- [TO BE DONE]
Please repeat, unchanged, the part of the items that opens with the line containing "Does the image show" and runs through the last of the items.

--- --- ---

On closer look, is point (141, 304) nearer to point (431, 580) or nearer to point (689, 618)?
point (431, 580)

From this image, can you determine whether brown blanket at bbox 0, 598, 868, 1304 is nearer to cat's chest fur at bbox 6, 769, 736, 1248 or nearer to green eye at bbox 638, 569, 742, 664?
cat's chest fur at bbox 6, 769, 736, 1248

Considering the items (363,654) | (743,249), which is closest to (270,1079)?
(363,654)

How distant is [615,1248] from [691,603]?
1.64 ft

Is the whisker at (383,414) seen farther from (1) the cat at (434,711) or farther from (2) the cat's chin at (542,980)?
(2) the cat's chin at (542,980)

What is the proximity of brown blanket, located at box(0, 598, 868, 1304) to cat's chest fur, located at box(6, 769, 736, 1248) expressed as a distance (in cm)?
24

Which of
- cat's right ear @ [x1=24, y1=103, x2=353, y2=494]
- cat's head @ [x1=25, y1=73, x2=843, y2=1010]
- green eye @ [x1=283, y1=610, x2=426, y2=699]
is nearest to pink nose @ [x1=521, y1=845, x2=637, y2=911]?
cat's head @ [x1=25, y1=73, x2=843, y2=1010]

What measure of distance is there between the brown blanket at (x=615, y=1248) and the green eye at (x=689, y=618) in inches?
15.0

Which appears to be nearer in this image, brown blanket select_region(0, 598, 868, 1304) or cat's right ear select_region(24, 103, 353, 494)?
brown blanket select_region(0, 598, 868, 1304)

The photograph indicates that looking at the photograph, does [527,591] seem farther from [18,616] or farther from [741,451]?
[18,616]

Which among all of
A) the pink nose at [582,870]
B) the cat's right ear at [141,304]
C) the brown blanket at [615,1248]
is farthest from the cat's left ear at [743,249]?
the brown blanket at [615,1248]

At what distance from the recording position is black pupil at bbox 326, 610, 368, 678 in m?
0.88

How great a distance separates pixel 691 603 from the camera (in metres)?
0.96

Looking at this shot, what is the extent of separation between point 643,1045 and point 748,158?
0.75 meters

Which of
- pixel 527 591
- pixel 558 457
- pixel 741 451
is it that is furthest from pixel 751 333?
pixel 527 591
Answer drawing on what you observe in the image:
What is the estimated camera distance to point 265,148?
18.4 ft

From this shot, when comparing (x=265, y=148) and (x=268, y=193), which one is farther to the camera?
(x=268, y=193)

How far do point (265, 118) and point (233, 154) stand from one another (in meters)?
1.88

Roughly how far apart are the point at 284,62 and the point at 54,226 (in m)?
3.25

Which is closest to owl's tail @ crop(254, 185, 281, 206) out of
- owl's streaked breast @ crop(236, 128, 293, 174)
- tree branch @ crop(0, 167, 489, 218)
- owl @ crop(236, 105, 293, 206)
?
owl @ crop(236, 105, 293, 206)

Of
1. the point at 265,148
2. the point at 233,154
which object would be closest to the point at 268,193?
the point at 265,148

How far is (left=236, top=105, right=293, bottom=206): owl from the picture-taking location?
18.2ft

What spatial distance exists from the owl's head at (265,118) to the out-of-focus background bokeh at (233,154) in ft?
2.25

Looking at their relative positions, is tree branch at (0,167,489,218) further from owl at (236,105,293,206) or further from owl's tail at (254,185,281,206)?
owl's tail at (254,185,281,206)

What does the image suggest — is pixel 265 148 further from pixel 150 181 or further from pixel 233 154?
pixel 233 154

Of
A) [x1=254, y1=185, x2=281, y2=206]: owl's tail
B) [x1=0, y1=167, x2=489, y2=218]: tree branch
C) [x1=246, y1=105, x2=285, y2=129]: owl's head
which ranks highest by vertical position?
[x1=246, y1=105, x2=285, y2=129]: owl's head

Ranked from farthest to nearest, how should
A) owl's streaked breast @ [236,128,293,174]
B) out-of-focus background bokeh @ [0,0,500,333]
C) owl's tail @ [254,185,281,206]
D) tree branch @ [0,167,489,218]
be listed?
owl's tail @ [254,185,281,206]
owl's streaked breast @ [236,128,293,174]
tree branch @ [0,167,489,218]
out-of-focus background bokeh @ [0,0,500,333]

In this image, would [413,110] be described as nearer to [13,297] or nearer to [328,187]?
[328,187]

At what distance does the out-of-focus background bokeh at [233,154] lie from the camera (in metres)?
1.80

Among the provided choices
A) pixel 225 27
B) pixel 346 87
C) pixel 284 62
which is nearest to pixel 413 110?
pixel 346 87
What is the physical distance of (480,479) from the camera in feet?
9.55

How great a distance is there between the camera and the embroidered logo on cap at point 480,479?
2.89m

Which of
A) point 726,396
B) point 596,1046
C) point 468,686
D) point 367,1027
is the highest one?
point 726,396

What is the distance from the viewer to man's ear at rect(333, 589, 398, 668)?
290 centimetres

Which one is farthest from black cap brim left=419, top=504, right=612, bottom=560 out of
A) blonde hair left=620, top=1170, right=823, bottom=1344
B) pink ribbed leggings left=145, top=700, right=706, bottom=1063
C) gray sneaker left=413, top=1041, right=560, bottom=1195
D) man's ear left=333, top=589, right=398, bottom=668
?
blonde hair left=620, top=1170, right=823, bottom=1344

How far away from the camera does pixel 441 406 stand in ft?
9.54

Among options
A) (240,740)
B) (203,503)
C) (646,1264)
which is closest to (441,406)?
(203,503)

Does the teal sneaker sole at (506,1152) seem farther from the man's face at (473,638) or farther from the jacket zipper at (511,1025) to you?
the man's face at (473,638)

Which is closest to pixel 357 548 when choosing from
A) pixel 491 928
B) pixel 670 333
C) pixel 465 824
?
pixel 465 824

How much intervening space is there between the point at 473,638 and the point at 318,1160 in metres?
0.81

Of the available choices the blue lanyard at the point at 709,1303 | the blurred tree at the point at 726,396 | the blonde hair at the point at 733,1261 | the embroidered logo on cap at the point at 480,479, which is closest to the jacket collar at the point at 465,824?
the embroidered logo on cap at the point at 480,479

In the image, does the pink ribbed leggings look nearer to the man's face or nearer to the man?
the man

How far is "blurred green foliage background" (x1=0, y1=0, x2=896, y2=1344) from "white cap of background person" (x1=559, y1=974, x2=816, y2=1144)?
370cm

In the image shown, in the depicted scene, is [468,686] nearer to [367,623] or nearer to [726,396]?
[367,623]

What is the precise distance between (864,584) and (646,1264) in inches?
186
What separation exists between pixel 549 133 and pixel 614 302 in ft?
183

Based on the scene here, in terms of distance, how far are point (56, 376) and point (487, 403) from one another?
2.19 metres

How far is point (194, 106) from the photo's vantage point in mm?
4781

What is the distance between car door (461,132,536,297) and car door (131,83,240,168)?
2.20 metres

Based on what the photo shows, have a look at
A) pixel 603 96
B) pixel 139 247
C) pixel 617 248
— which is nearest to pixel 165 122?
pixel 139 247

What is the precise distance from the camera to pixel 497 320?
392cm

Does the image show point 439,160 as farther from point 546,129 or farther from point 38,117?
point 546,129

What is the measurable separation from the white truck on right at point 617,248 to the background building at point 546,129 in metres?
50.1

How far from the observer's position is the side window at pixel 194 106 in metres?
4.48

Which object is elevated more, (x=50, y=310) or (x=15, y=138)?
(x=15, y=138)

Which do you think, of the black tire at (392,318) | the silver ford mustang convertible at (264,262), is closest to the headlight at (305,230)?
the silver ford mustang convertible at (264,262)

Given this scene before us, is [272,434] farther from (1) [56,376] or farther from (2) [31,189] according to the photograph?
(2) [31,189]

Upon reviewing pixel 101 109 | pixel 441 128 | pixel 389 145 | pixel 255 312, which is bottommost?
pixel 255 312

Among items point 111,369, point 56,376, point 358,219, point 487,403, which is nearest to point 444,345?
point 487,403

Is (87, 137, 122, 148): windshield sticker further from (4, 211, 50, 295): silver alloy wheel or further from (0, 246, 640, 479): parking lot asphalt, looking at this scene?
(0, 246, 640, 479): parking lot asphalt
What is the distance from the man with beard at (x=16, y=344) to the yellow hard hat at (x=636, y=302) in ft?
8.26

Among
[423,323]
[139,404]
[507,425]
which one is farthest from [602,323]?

--- --- ---

- [FINISHED ANSWER]
Does the image show point 439,160 as farther from point 546,129 or farther from point 38,117?
point 546,129

What is the measurable separation from the white truck on right at point 617,248 to the background building at point 546,129 in metres?
50.1

How far from the observer's position is the side window at pixel 194 106 in metres?
4.48

Which object is elevated more, (x=50, y=310) or (x=15, y=138)?
(x=15, y=138)

Which do you think, of the black tire at (392,318) | the silver ford mustang convertible at (264,262), is closest to the headlight at (305,230)?
the silver ford mustang convertible at (264,262)

Given this scene before us, is [272,434] farther from (1) [56,376] or farther from (2) [31,189] according to the photograph?
(2) [31,189]

Upon reviewing pixel 101 109 | pixel 441 128 | pixel 389 145 | pixel 255 312, which is bottommost?
pixel 255 312

Among items point 111,369, point 56,376, point 358,219, point 487,403, which is nearest to point 444,345?
point 487,403

Is (87, 137, 122, 148): windshield sticker further from (4, 211, 50, 295): silver alloy wheel or further from (0, 246, 640, 479): parking lot asphalt, looking at this scene?
(0, 246, 640, 479): parking lot asphalt
What is the distance from the man with beard at (x=16, y=344) to the yellow hard hat at (x=636, y=302) in ft?
8.26

Among
[423,323]
[139,404]
[507,425]
which one is farthest from [602,323]?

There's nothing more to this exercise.